*EXERCISE REQUIREMENTS*
Count the lines in the rows below that contain the string "located", treating uppercase and lowercase as distinct. Reply with the number alone.

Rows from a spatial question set
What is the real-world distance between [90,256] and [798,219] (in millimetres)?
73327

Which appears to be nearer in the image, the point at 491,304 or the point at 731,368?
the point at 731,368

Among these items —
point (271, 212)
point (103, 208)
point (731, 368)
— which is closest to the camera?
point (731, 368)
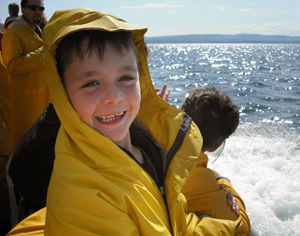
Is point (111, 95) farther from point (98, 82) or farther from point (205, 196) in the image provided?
point (205, 196)

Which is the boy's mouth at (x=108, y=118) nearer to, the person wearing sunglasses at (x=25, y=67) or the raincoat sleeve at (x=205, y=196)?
the raincoat sleeve at (x=205, y=196)

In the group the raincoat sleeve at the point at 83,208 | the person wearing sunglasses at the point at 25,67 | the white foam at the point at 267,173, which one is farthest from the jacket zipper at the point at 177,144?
the person wearing sunglasses at the point at 25,67

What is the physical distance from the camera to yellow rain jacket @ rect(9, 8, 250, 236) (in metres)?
0.95

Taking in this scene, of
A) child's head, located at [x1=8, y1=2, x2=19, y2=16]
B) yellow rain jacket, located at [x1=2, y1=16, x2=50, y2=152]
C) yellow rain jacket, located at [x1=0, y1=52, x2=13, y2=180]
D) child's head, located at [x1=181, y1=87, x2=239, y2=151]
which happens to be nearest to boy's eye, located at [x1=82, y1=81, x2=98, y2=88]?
child's head, located at [x1=181, y1=87, x2=239, y2=151]

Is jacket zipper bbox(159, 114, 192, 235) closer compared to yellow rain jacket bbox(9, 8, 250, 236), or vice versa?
yellow rain jacket bbox(9, 8, 250, 236)

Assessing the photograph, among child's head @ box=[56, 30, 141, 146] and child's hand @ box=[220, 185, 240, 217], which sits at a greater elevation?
child's head @ box=[56, 30, 141, 146]

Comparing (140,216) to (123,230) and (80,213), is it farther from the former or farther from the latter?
(80,213)

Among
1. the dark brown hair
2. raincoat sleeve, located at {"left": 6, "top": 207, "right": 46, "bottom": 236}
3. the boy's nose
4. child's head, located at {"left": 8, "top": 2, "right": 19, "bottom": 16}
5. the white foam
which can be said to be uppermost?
child's head, located at {"left": 8, "top": 2, "right": 19, "bottom": 16}

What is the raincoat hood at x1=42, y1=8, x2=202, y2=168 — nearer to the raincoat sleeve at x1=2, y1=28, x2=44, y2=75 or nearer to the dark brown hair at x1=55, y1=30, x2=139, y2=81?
the dark brown hair at x1=55, y1=30, x2=139, y2=81

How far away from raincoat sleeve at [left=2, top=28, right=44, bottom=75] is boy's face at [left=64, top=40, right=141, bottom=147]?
6.67 feet

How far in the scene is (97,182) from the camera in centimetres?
99

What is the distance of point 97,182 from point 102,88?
1.32 feet

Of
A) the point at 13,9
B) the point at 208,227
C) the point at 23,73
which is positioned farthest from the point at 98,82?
the point at 13,9

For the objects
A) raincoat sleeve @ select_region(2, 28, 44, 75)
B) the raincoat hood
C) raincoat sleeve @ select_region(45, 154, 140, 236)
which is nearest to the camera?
raincoat sleeve @ select_region(45, 154, 140, 236)
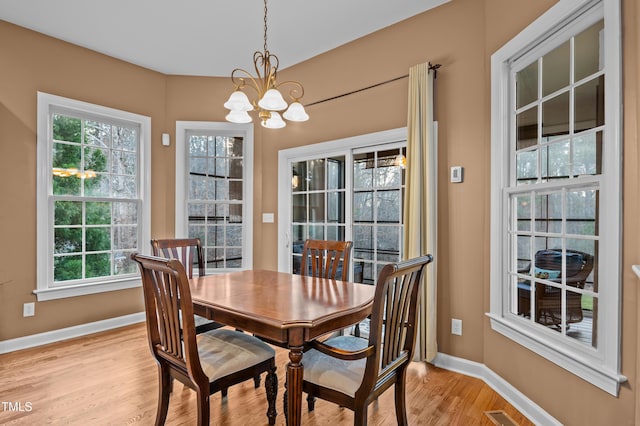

*RESULT OF THIS EXERCISE*
9